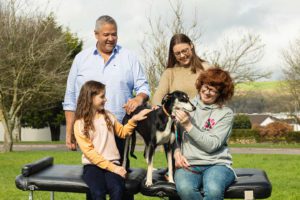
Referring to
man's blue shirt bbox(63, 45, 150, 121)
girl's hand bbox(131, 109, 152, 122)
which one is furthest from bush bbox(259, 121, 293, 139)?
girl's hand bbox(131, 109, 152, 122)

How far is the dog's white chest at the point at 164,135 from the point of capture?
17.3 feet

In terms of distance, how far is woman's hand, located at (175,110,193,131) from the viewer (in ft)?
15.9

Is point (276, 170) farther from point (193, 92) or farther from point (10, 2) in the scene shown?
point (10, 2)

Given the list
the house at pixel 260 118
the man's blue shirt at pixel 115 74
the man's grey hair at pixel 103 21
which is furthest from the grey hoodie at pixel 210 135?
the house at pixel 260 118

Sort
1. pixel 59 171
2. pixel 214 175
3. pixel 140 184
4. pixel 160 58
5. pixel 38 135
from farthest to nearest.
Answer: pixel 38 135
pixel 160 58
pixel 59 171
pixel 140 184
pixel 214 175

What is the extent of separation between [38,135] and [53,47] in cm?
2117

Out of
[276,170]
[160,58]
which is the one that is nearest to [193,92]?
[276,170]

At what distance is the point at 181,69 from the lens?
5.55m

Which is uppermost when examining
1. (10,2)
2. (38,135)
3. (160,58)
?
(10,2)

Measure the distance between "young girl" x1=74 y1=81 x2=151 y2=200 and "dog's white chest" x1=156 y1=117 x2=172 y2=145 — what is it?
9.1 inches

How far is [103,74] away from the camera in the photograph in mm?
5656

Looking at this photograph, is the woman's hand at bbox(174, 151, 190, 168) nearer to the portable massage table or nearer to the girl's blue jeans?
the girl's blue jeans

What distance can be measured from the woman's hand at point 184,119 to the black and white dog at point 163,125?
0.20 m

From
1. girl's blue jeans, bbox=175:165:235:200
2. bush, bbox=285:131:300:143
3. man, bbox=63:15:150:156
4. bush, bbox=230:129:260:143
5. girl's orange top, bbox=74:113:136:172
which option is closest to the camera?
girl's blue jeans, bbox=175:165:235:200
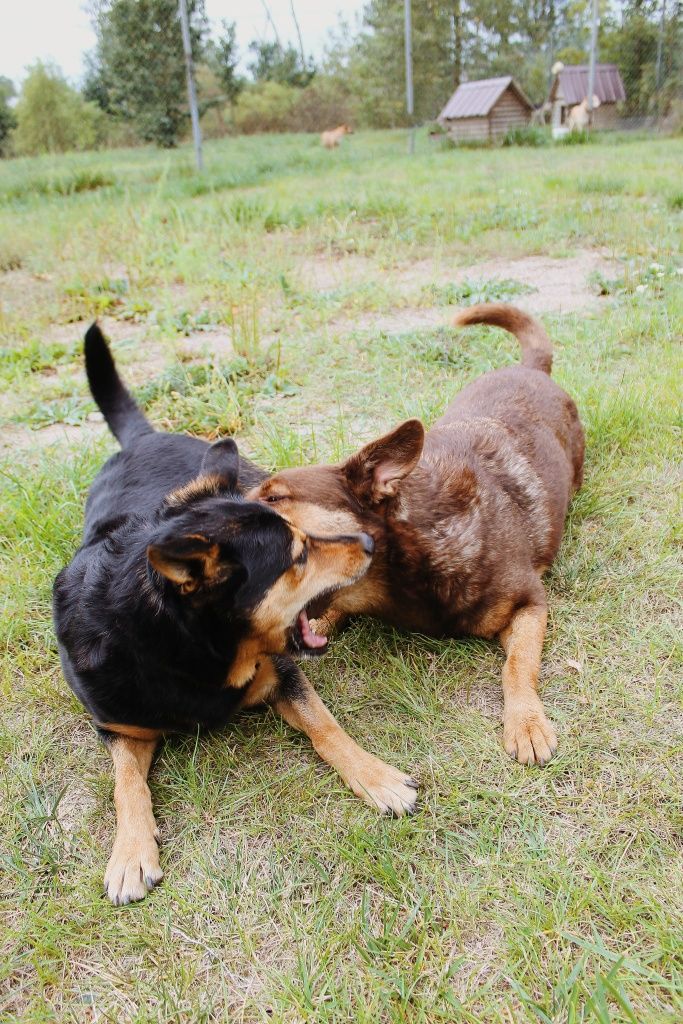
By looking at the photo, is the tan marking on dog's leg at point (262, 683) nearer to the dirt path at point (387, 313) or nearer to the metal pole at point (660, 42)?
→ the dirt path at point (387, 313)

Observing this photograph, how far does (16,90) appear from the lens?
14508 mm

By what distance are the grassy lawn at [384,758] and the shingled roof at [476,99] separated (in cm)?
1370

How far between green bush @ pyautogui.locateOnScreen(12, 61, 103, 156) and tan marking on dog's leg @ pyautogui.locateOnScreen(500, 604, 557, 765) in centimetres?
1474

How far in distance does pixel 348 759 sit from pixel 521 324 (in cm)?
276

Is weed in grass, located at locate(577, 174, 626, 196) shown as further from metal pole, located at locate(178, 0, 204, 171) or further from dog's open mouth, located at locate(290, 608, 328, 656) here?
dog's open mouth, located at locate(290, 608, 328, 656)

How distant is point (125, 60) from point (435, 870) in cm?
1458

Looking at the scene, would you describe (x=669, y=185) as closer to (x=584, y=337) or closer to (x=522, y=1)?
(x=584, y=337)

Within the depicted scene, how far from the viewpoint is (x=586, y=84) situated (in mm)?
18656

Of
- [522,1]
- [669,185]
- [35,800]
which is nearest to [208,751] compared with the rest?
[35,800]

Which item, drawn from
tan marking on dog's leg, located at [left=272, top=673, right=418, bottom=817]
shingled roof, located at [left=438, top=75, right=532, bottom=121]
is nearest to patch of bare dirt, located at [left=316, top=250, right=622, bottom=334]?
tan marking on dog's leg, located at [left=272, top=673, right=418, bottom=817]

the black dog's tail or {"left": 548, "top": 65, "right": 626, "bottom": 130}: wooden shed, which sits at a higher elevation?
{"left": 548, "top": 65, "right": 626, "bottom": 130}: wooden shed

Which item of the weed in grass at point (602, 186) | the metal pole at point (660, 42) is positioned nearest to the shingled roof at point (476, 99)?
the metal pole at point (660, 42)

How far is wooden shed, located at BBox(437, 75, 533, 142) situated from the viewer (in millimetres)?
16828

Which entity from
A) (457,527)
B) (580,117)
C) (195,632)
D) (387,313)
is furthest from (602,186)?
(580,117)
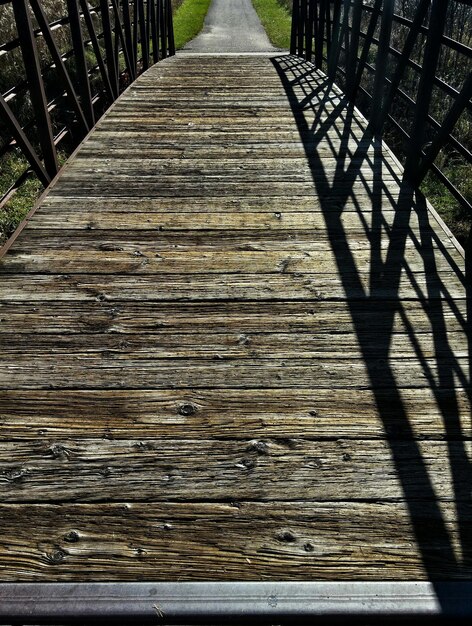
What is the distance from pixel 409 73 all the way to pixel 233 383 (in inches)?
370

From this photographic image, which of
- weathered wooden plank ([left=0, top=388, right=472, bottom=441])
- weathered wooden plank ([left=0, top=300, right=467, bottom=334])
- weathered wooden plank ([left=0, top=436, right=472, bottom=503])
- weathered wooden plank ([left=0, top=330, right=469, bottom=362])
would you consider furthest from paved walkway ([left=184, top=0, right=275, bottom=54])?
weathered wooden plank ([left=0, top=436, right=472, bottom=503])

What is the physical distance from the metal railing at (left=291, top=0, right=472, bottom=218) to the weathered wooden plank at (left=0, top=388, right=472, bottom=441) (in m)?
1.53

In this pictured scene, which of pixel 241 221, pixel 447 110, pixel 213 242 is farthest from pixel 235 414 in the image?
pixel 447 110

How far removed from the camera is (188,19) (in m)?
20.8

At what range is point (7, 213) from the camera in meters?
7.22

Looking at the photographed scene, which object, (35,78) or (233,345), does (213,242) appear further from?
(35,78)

*-*-*

--- WRITTEN REQUEST ---
Put the stretch from the line containing "What is the physical" through the end of the entries into a Markdown table with the columns Row and Line, one numbered row per line, skipping blank lines.

--- RESPONSE TO THE TASK ---
| Row | Line |
|---|---|
| 1 | What is the physical distance from the metal railing at (left=291, top=0, right=472, bottom=218) to the weathered wooden plank at (left=0, top=388, right=472, bottom=441) (in m)? |
| 2 | 1.53 |
| 3 | In this pictured scene, which of pixel 241 221, pixel 447 110, pixel 213 242 is farthest from pixel 235 414 in the image? |
| 4 | pixel 447 110 |
| 5 | How far removed from the camera is (188,19) (in m)? |
| 6 | 20.8 |
| 7 | At what range is point (7, 213) from the camera in meters? |
| 8 | 7.22 |
| 9 | Looking at the photographed scene, which object, (35,78) or (233,345), does (213,242) appear further from? |
| 10 | (35,78) |